Pero, tal como temía, no sucedió nada… salvo que la masa gris amarillenta de plástico mortífero cayó al suelo como si nada. Los compuestos sólo estallan con un detonador, no con un impacto físico, incluso el de una bala que viaja a seiscientos metros por segundo. Había esperado que la sustancia fuera la excepción a la regla.
El aviso de que quedaban dos minutos resonó en la habitación. Bond alzó la vista hacia el lugar donde el detonador que había desprendido de la carga colgaba de una manera obscena. Pero la única forma de detonarlo era con una corriente eléctrica. Electricidad…
¿Los altavoces? No, el voltaje era demasiado bajo para detonar un casquillo detonador. Igual que el de la batería de su linterna.
La voz resonó de nuevo: el aviso de que faltaba un minuto.
Bond se secó el sudor de las palmas de las manos, sacó la pistola y expulsó una bala. Con el cuchillo abrió la bala de plomo y la tiró a un lado. Después, presionó el cartucho, lleno de pólvora, en el interior del explosivo, que pegó a la puerta.

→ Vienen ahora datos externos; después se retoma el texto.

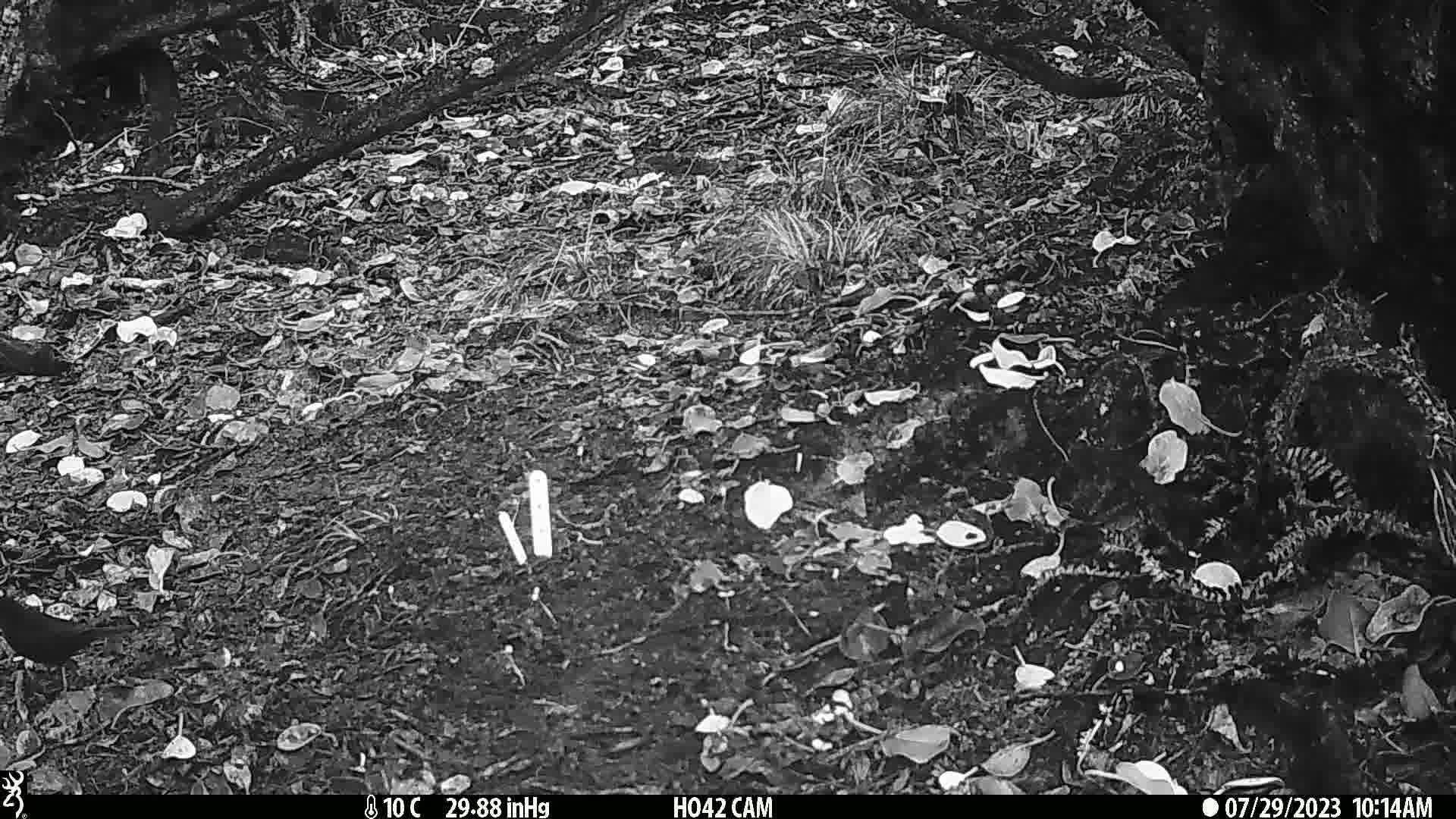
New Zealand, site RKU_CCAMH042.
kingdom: Animalia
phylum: Chordata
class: Aves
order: Passeriformes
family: Turdidae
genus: Turdus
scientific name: Turdus merula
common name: eurasian blackbird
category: blackbird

Retrocedió, apuntó con cuidado al diminuto disco del cartucho y disparó una bala. El proyectil alcanzó el cebo, que detonó la pólvora y, después, el plástico. Con una enorme llamarada, la explosión voló la cerradura en pedazos.
También arrojó a Bond al suelo, entre una lluvia de astillas de madera y humo. Durante unos segundos permaneció aturdido, después se puso en pie y avanzó tambaleante hacia la puerta, que estaba abierta, aunque atascada. El hueco mediría tan sólo veinte centímetros de anchura. Asió el pomo y empezó a abrir poco a poco la pesada puerta.
—Attention! Opgelet! Grozba! Nebezpeciy!